Le président élu du Pérou Ollanta Humala a appelé son pays «au calme» après la chute historique de la Bourse, qui a suivi son élection, et nommé une équipe de «transition» composée d'économistes et d'experts modérés connus, pour calmer les craintes d'un virage radical à gauche.

«Je demande au pays de rester calme, on fait de notre mieux et on doit continuer de travailler», a déclaré M. Humala en sortant de son domicile à Lima.

Sa future vice-présidente Marisol Espinoza a communiqué une liste d'une vingtaine de membres d'une commission chargée d'«organiser le processus de transition» jusqu'à l'investiture de M. Humala le 28 juillet.

Oscar Dancourt, ancien chef de la Banque centrale, Kurt Burneo, ancien vice-ministre de l'Économie de l'ex-président centriste Alejandro Toledo (2001-2006), et Carlos Herrera, ex-ministre de l'Énergie et des Mines, figurent dans cette équipe de personnalités respectées, a priori à même d'envoyer un signal rassurant aux marchés.

Mardi, la Bourse de Lima a ouvert sur une hausse de 1,87% et gagnait même 6,89% à la mi-journée, après avoir enregistré la veille la plus forte chute de son histoire (12,51%).

M. Burneo, un économiste de 50 ans, au profil de possible ministre de l'Économie, a dédramatisé la crispation boursière, estimant qu'«aucun élément ne la justifie du point de vue macro-économique», et que «la peur ne vient pas de l'extérieur, mais du Pérou», des adversaires d'Ollanta Humala.

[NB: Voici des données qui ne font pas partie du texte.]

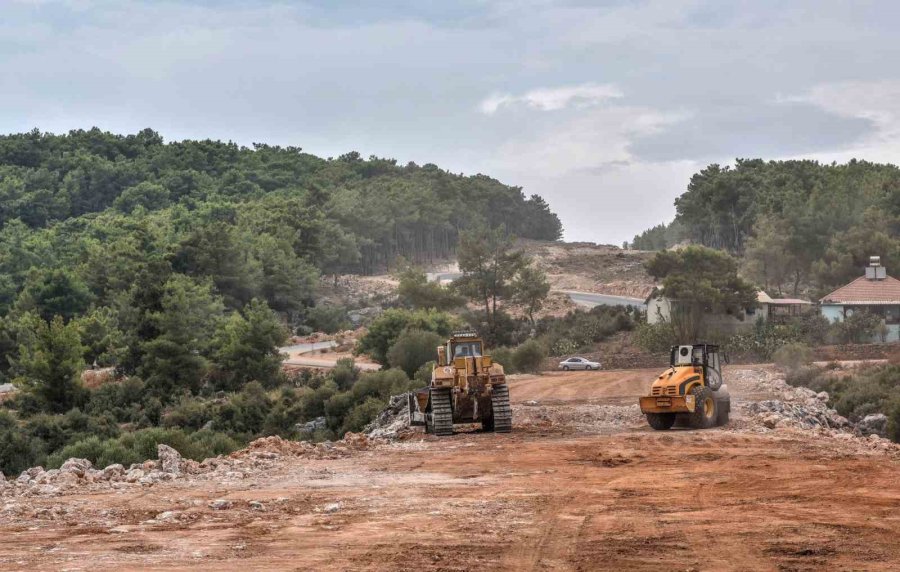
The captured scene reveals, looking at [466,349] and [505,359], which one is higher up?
[466,349]

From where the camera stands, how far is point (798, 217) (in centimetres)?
9319

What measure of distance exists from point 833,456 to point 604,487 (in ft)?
19.9

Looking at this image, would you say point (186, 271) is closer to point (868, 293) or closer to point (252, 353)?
point (252, 353)

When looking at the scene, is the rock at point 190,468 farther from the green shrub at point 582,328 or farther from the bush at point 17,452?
the green shrub at point 582,328

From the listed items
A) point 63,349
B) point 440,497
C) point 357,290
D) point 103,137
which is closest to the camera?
point 440,497

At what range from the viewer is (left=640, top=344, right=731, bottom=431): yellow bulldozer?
28094 millimetres

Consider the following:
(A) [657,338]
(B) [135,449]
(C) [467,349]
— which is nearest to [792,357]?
(A) [657,338]

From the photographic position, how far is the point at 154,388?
6122 cm

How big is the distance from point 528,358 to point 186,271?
→ 39405 mm

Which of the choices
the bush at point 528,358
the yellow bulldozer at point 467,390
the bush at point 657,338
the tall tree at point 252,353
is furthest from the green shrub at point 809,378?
the tall tree at point 252,353

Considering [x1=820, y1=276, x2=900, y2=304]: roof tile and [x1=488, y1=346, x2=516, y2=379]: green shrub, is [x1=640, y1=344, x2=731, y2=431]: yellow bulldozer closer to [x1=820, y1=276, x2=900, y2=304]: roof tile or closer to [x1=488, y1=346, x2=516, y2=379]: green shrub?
[x1=488, y1=346, x2=516, y2=379]: green shrub

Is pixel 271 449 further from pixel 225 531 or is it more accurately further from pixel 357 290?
pixel 357 290

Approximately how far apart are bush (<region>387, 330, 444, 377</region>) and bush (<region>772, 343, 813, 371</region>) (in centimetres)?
1681

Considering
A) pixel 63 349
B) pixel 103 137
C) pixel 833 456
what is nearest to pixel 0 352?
pixel 63 349
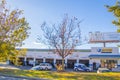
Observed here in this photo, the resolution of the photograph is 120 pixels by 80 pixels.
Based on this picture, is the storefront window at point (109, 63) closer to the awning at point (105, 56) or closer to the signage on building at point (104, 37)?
the awning at point (105, 56)

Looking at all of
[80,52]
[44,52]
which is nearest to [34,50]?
[44,52]

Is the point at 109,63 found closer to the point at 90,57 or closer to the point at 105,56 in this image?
the point at 105,56

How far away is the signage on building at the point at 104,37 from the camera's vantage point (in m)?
73.4

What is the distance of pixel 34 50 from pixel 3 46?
155 ft

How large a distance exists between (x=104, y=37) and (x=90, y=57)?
9.20 m

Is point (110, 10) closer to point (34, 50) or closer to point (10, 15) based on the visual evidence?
point (10, 15)

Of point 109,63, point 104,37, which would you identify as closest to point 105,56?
point 109,63

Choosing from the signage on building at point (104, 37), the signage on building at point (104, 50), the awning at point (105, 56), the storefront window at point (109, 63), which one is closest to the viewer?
the awning at point (105, 56)

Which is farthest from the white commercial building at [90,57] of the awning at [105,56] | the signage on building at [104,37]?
the signage on building at [104,37]

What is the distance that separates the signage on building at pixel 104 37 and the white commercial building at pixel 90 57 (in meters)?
3.79

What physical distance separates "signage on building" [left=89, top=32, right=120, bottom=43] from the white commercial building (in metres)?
3.79

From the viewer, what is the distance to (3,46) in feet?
108

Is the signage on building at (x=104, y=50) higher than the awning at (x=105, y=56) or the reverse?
higher

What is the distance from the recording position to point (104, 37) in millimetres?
75000
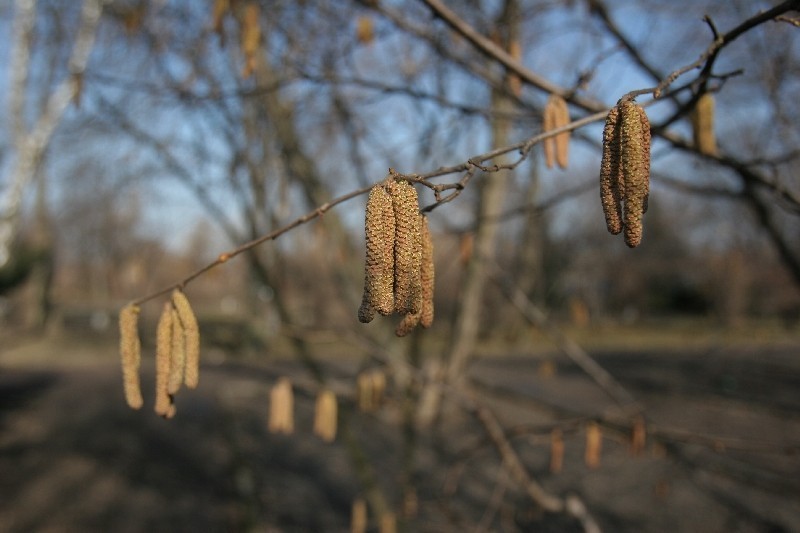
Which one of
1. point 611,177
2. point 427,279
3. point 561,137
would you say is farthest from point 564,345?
point 611,177

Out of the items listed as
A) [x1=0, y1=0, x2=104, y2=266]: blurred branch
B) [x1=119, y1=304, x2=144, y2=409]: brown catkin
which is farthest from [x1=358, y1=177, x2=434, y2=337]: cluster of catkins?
[x1=0, y1=0, x2=104, y2=266]: blurred branch

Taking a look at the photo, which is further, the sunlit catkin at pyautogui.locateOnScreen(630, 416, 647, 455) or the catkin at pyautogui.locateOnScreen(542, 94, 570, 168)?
the sunlit catkin at pyautogui.locateOnScreen(630, 416, 647, 455)

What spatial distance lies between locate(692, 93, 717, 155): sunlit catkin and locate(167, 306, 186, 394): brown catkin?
1.56 m

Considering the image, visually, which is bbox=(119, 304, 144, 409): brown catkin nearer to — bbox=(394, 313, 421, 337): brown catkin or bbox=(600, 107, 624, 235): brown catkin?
bbox=(394, 313, 421, 337): brown catkin

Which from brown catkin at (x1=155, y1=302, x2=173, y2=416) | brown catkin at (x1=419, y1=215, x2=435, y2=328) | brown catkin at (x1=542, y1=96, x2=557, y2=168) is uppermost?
brown catkin at (x1=542, y1=96, x2=557, y2=168)

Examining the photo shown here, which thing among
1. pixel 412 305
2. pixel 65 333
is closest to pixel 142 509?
pixel 412 305

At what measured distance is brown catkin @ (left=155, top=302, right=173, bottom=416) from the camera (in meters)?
1.39

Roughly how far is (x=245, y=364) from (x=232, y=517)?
11.4 m

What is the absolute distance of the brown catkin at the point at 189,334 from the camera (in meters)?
1.39

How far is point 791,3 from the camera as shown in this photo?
4.38 feet

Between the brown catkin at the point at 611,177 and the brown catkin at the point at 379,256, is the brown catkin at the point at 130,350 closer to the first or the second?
the brown catkin at the point at 379,256

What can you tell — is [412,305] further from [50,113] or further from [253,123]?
[50,113]

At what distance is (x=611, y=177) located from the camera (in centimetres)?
113

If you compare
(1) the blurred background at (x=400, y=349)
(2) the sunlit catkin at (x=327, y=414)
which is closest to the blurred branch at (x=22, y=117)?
(1) the blurred background at (x=400, y=349)
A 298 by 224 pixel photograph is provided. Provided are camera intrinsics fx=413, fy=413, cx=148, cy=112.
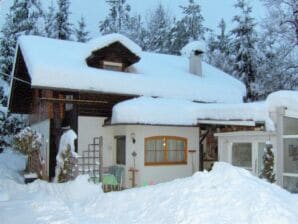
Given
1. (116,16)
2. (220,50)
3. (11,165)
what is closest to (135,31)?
(116,16)

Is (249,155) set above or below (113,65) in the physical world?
below

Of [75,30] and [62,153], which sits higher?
[75,30]

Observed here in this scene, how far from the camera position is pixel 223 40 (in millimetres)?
33344

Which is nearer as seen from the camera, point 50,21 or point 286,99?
point 286,99

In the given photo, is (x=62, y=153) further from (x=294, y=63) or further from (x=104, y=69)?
(x=294, y=63)

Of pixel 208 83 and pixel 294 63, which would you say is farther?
pixel 294 63

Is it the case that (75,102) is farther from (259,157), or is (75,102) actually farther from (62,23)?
(62,23)

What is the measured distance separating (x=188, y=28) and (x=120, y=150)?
2016cm

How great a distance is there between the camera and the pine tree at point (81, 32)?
35031 mm

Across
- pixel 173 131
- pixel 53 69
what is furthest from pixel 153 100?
pixel 53 69

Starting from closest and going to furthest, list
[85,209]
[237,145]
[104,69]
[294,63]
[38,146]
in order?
1. [85,209]
2. [237,145]
3. [38,146]
4. [104,69]
5. [294,63]

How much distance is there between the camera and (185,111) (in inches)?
563

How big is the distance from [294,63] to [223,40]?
38.2 ft

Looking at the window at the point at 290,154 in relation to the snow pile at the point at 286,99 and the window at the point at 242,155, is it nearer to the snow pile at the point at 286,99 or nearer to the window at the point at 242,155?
the snow pile at the point at 286,99
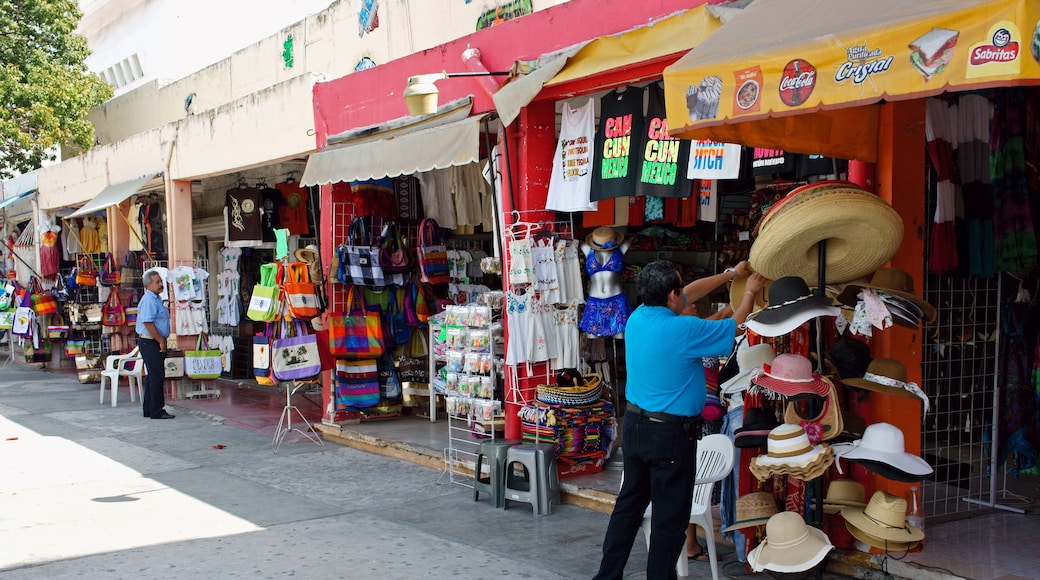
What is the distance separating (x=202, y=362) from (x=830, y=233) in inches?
430

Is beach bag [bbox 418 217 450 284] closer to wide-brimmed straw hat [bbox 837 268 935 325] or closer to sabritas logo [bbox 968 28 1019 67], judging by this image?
wide-brimmed straw hat [bbox 837 268 935 325]

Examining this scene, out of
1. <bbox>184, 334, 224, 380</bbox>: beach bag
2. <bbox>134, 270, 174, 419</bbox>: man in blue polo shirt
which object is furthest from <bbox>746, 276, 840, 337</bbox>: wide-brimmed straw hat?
<bbox>184, 334, 224, 380</bbox>: beach bag

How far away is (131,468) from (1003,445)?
779 centimetres

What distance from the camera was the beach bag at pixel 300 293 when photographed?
32.2 ft

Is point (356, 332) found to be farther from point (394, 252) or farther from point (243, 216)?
point (243, 216)

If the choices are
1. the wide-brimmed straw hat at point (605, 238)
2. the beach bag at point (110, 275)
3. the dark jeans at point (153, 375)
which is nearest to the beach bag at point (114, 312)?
the beach bag at point (110, 275)

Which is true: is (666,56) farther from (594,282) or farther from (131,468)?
(131,468)

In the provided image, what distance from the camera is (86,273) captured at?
16766 mm

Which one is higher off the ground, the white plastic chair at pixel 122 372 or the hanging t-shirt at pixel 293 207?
the hanging t-shirt at pixel 293 207

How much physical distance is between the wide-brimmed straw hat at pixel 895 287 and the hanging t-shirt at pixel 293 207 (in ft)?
33.1

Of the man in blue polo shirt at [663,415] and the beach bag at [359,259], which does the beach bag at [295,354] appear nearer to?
the beach bag at [359,259]

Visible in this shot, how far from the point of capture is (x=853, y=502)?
512 centimetres

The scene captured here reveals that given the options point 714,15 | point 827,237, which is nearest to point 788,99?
point 827,237

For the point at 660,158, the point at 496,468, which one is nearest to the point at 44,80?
the point at 496,468
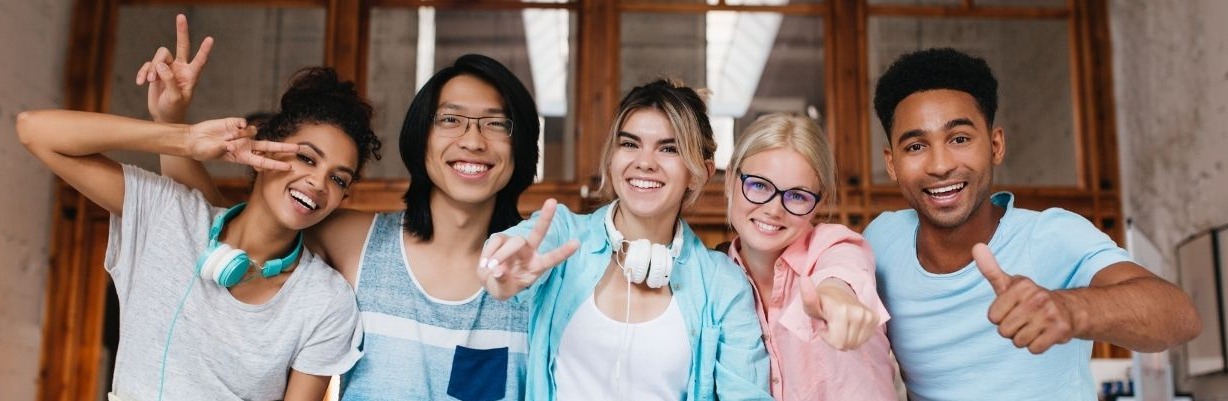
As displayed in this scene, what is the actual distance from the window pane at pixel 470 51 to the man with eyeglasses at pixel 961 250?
281 cm

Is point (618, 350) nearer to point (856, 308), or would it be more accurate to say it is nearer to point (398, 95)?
point (856, 308)

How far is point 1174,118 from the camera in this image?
4.29 meters

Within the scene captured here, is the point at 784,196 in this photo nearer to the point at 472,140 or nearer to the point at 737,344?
the point at 737,344

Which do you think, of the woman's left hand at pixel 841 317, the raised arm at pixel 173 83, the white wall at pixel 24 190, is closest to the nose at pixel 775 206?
the woman's left hand at pixel 841 317

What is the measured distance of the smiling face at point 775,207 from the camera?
1987 millimetres

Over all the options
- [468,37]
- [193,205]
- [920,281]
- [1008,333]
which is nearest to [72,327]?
[468,37]

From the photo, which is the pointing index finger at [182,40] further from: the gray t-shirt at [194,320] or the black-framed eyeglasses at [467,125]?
the black-framed eyeglasses at [467,125]

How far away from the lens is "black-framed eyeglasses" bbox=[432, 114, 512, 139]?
208 cm

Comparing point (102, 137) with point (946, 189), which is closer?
point (102, 137)

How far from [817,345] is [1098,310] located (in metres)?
0.57

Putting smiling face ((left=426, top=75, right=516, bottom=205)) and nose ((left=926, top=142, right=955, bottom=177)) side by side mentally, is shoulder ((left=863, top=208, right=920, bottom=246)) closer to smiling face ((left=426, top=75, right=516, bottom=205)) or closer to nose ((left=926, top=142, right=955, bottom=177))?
nose ((left=926, top=142, right=955, bottom=177))

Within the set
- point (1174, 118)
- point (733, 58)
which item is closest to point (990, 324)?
point (1174, 118)

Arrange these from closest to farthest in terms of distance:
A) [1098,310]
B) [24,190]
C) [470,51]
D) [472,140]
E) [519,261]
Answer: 1. [1098,310]
2. [519,261]
3. [472,140]
4. [24,190]
5. [470,51]

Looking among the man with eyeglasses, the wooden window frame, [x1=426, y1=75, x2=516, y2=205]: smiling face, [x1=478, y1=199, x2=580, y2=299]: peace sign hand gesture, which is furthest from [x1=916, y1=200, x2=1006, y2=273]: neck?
the wooden window frame
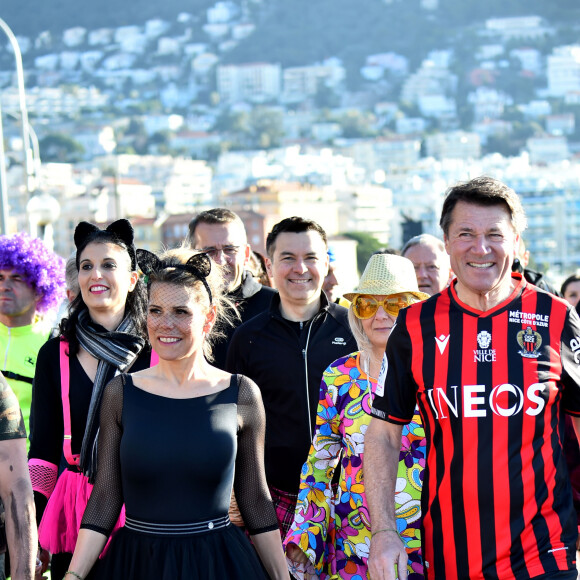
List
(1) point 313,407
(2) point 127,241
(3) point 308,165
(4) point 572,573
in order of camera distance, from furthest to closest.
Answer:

«C'est le moment d'acheter des titres artificiellement bas», miniers en particulier dans ce pays gros producteur de métaux (or, argent, étain, cuivre), a-t-il même suggéré sur la télévision Canal 5.

Il a assuré que M. Humala représentait tout sauf un saut dans l'inconnu, soulignant que l'équipe économique était en grande partie celle qui travaillait avec M. Toledo, un président apprécié des marchés internationaux. Battu au premier tour en avril, il a appuyé Ollanta Humala.

«Rien, absolument rien» ne changera sur les fondements macro-économiques avec M. Humala, «hormis un accent sur les programmes sociaux», a assuré Kurt Burneo.

Mais il a défendu le projet de taxes accrues sur les profits des groupes miniers, moteurs de la croissance des dix dernières années (5% par an en moyenne), une «mesure juste en raison des circonstances extraordinaires» des prix historiquement élevés des métaux.

La Commission de transition n'est officiellement chargée que d'«établir les mécanismes institutionnels» pour la relève du gouvernement du président sortant Alan Garcia.

Mais elle ressemble à s'y méprendre à un futur gouvernement Humala avec d'ex-ministres ou des spécialistes des finances, des mines, de la santé, de l'énergie, un diplomate, un général de l'armée ou un de la police.

Le ministre de l'Économie, signal le plus attendu des marchés, se trouve parmi eux, a suggéré le futur vice-président Omar Chehade, citant plusieurs candidats: Dancourt, Burneo, Herrera, ou Luis Arias, ex-directeur des Impôts.

Outre les proches de M. Toledo, l'équipe de «transition» comprend des vétérans du gouvernement intérimaire de Valentin Paniagua (2000-2001), un homme d'État centriste respecté, qui rassura le Pérou après la chute du président Alberto Fujimori, aujourd'hui emprisonné.

On y trouve aussi le général Ketin Vidal, ministre de l'Intérieur sous M. Paniagua, mais surtout ex-chef de la police antiterroriste, célèbre pour avoir dirigé l'arrestation en 1992 du chef historique de la guérilla du Sentier Lumineux, Abimael Guzman.

Selon les résultats après dépouillement de 95,5% des suffrages, Ollanta Humala, ex-militaire de 48 ans, a été élu avec 51,6% des voix contre 48,4% à sa rivale de droite Keiko Fujimori, fille de l'ancien chef de l'Etat qui purge une peine de 25 ans de prison.